-- Study text follows --
Ar Saurav Shrestha-Architect Extraordinaire
“If u want change Architecture practice in Nepal go to Architecture college!” -Ar. Saurav Shrestha
1. How did you start your architecture journey and how did it transition to today?
The area I am currently living in was developed during 1990’s and was suburb before. When I was six years old, my father showed me the blueprints of our new house. After that, I was able to see the whole construction process based on these few drawings. This was very fascinating for me so later, I decided to become an engineer who designs homes! I had no plan B except for going to architecture. This was essentially my goal. I feel that in life we are always discovering things about ourselves. In the initial days, there was no one really to guide me so we went on our ways. In student life whatever we did seem to be the best. Naikap house was one of the first projects I completed. Then I was basically implementing the stuff learned from SketchUp. At the same time in 2011, I had started a page called vernacular architecture of Nepal.
The transition started after gaining experiences from different offices. I did my intern and first job at Prajwal Hada and Associates. The trend there was more into modern architecture; the box styles and geometric manipulations. Working on such designs, I felt very unhappy with the architecture style. It did not interest me much. After that, I joined Prabal Thapa architects. The reason I liked it was because of its rural environment projects. The rural and organic building style as if had grown on the site were very fascinating to me. After working for two and half years there, I was able to work on the Kopila valley school; The first rammed earth project of my life which was again a very rewarding experience. Later on, I joined NeedleWeave architects. There I again felt the same heaviness of not finding any joy in my designs which were mostly commercial. I started to introspect; I was so happy in PTA but why am I feeling low here? Why did I not enjoy work as much as before? After the earthquake, a lot of projects were cancelled. At this time, I got the opportunity to go to Solukhumbu, where a lot of monasteries had collapsed. There I did a few projects related to dry stone masonry which again invigorated my spirits. I find that during you youth stumbling, falling and finding yourself and what you want is very important and that is what I was doing.
-- Study text concluded --
-- Data provided follows --
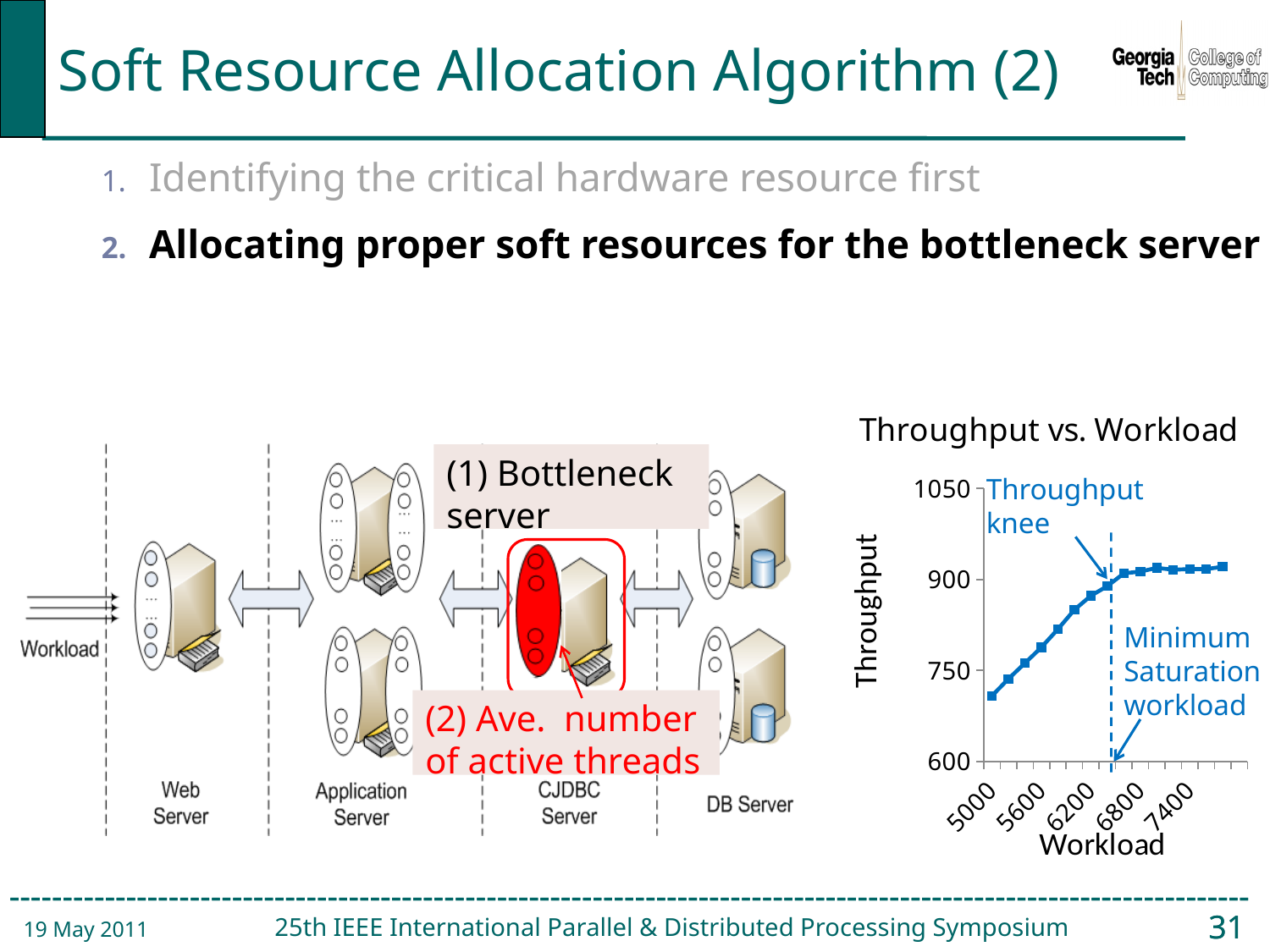
On the Throughput vs. Workload chart, is the throughput at workload 7400 greater or less than 900? greater On the Throughput vs. Workload chart, at which workload is throughput lowest? 5000 What kind of chart is the Throughput vs. Workload chart? line chart On the Throughput vs. Workload chart, does throughput rise or fall as workload increases from 5000 to 6800? rise What is the title of the chart on the right of the slide? Throughput vs. Workload On the Throughput vs. Workload chart, is the throughput at workload 6200 greater or less than 900? less What is the label of the y axis on the Throughput vs. Workload chart? Throughput What is the lowest workload value labelled on the x axis of the Throughput vs. Workload chart? 5000 On the Throughput vs. Workload chart, is the throughput at workload 7400 greater or less than 1050? less What is the highest tick value shown on the y axis of the Throughput vs. Workload chart? 1050 On the Throughput vs. Workload chart, which workload has the higher throughput, 5000 or 7400? 7400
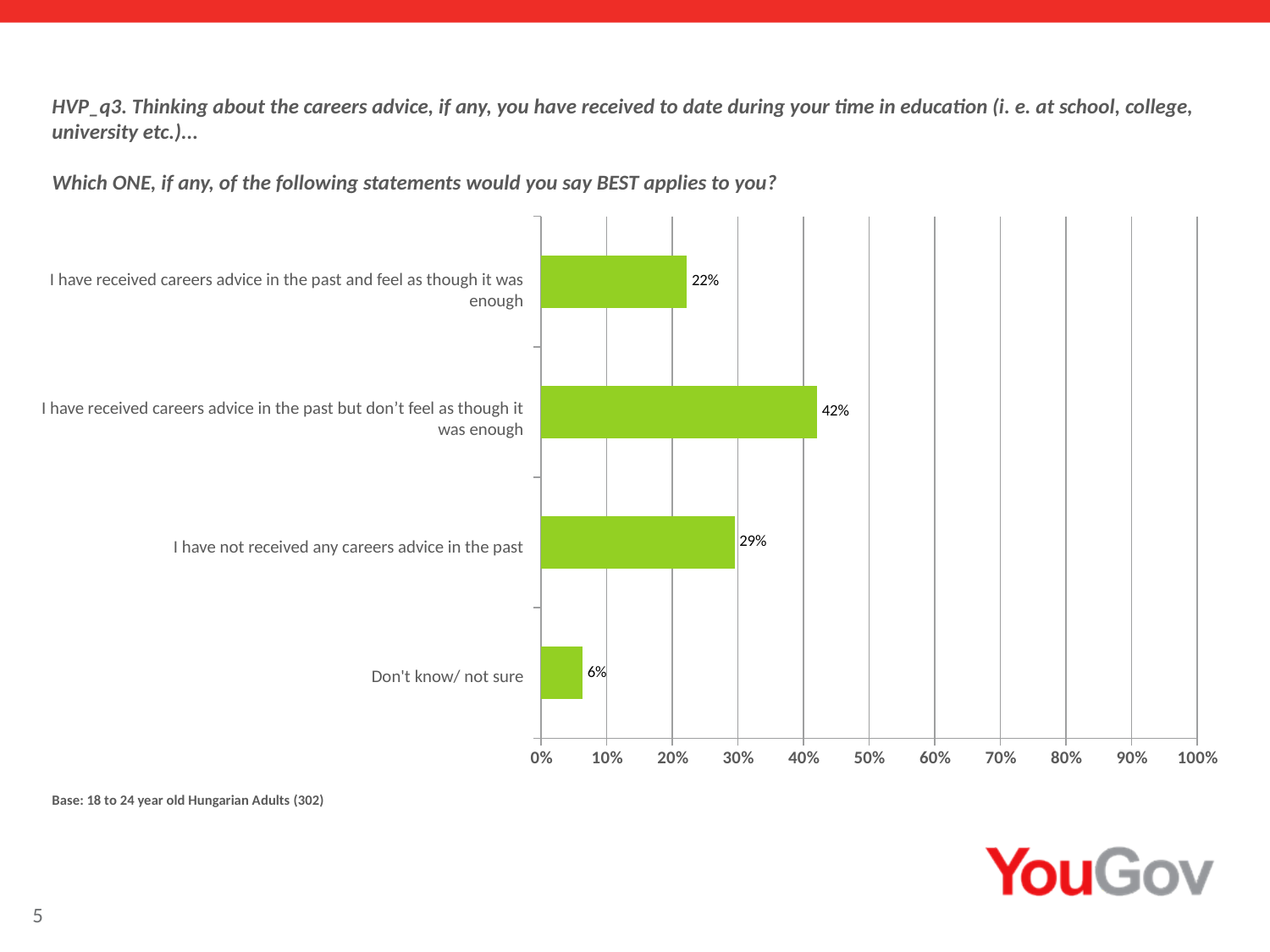
What kind of chart is shown on the slide? Bar chart What percentage of respondents answered 'Don't know/ not sure'? 6% Which statement has the lowest percentage of respondents? Don't know/ not sure What percentage of respondents said they have not received any careers advice in the past? 29% What is the base (sample) described below the chart? 18 to 24 year old Hungarian Adults (302) How many statements (categories) are shown in the chart? 4 Is the value for 'I have received careers advice in the past and feel as though it was enough' greater or less than 30%? less Which statement has the highest percentage of respondents? I have received careers advice in the past but don't feel as though it was enough What colour are the bars in the chart? Green What percentage of respondents said they have received careers advice in the past but don't feel as though it was enough? 42% What is the difference in percentage points between those who received careers advice but don't feel it was enough and those who received it and feel it was enough? 20 Which is larger: the percentage who have not received any careers advice in the past, or the percentage who received careers advice and feel it was enough? I have not received any careers advice in the past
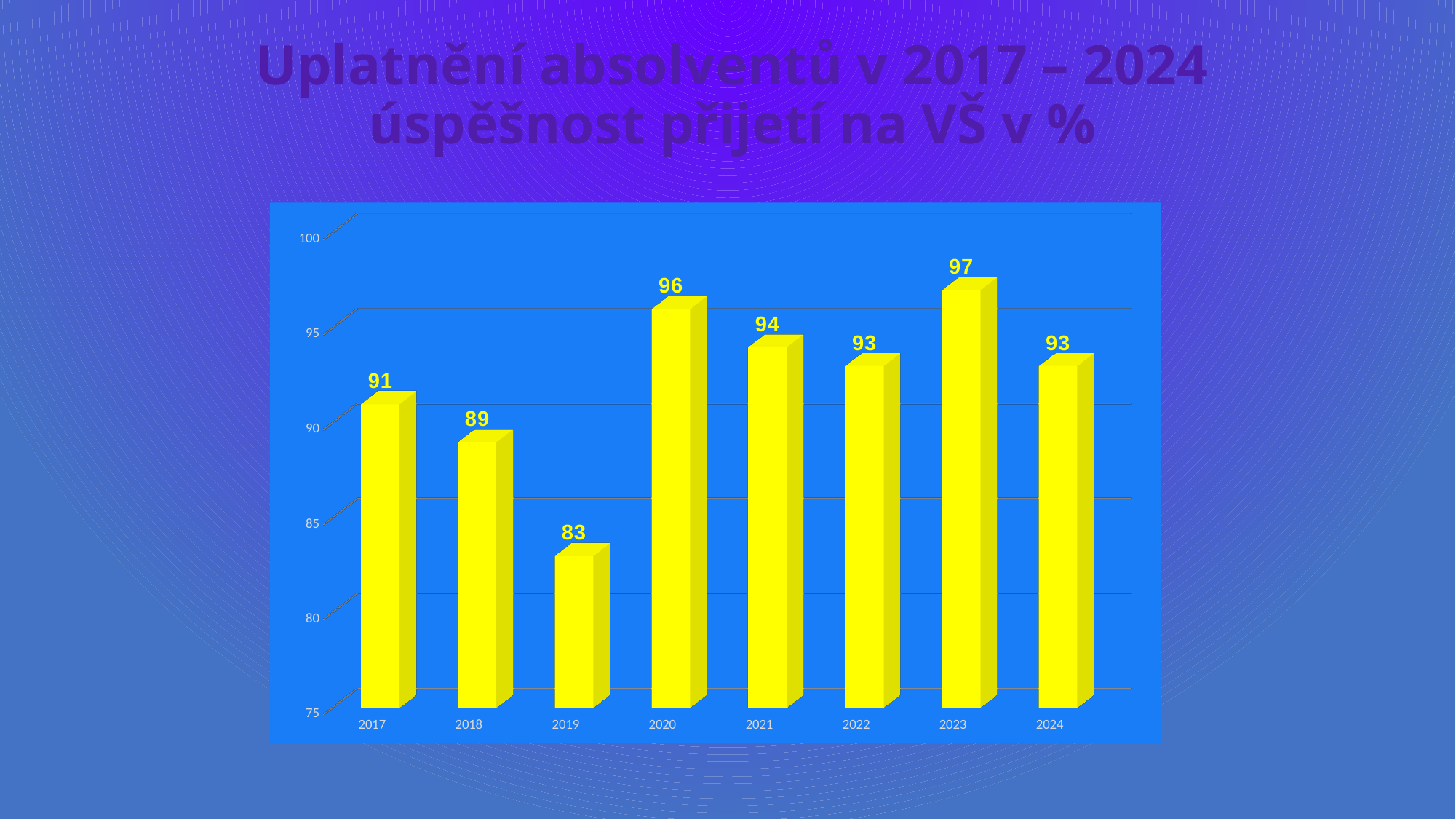
Which year has the lowest value? 2019 What kind of chart is shown on the slide? bar chart What is the value for 2023? 97 What colour are the bars in the chart? yellow Which year has the highest value? 2023 What is the value for 2019? 83 Which is larger, the value for 2018 or the value for 2021? 2021 Do the values rise or fall from 2017 to 2019? fall What is the value for 2017? 91 Is the value for 2022 greater or less than 90? greater What is the difference between the values for 2020 and 2019? 13 How many years are shown on the x axis? 8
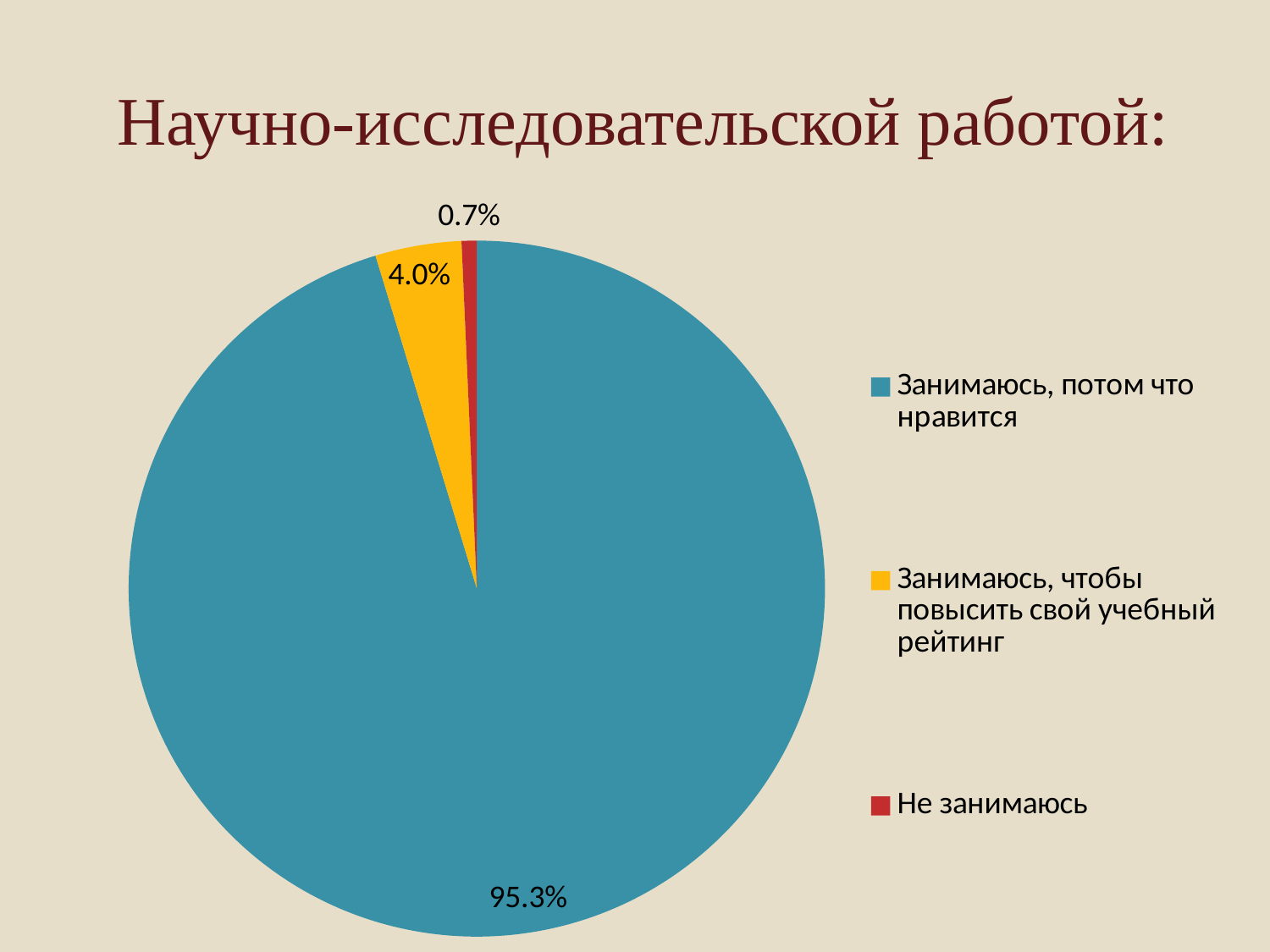
How many entries does the legend list? 3 Which category has the smallest slice of the pie? Не занимаюсь What kind of chart is shown on the slide? pie chart Which is larger: the "Занимаюсь, чтобы повысить свой учебный рейтинг" slice or the "Не занимаюсь" slice? Занимаюсь, чтобы повысить свой учебный рейтинг What share of the pie is labelled "Не занимаюсь"? 0.7% Which category has the largest slice of the pie? Занимаюсь, потом что нравится What colour is the slice for "Не занимаюсь"? red How many slices does the pie chart have? 3 What share of the pie is labelled "Занимаюсь, потом что нравится"? 95.3% What is the title of the slide? Научно-исследовательской работой: What is the difference in percentage points between the "Занимаюсь, чтобы повысить свой учебный рейтинг" slice and the "Не занимаюсь" slice? 3.3% What share of the pie is labelled "Занимаюсь, чтобы повысить свой учебный рейтинг"? 4.0%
-- Data provided concluded --
## Study questions
1. In the interview with architect Saurav Shrestha, where did he do his internship and first job?
2. Carry on the interview with architect Saurav Shrestha from the point where it stops.

## Answer set
1. He did them at Prajwal Hada and Associates.

2.
But we always cannot compete with fate as after completing these projects, came the economic blockade. All works were into a complete halt and I decided to study Masters in the UK. During this time there was a NEA design competition called rural housing, where we won the second prize. After which I left to join University. Even then, what I studied in my masters was not sustainable architecture but more building and urban design in development.
When I returned to Nepal, the work I got was not related to what I had studied so I was planning to go to Africa to work in such related fields. My turning point was in 2018. In this year I started to teach and also got the first rammed earth project. It was for the director of ICIMOD who wanted a rammed earth structure for his home. A client of PTA, Hemendra Bohra had recommended my name as Prabal sir already had his hands full. Hemendra dai had a company called ‘mato ghar’ and has once approached me to join his company before leaving to the UK. Now looking back at things, everything seems to circle around. It feels like maybe rammed earth had been calling me for a while now, but I was too oblivious to it. After that I started getting continuous projects related to rammed earth. Almost a series has been developed and currently mato ghar. no.18 is being done. In mato ghar, I wanted translate our vernacular architecture to a contemporary form. Not to mimic or copy the decorative details but to translate it via its proportion and scale.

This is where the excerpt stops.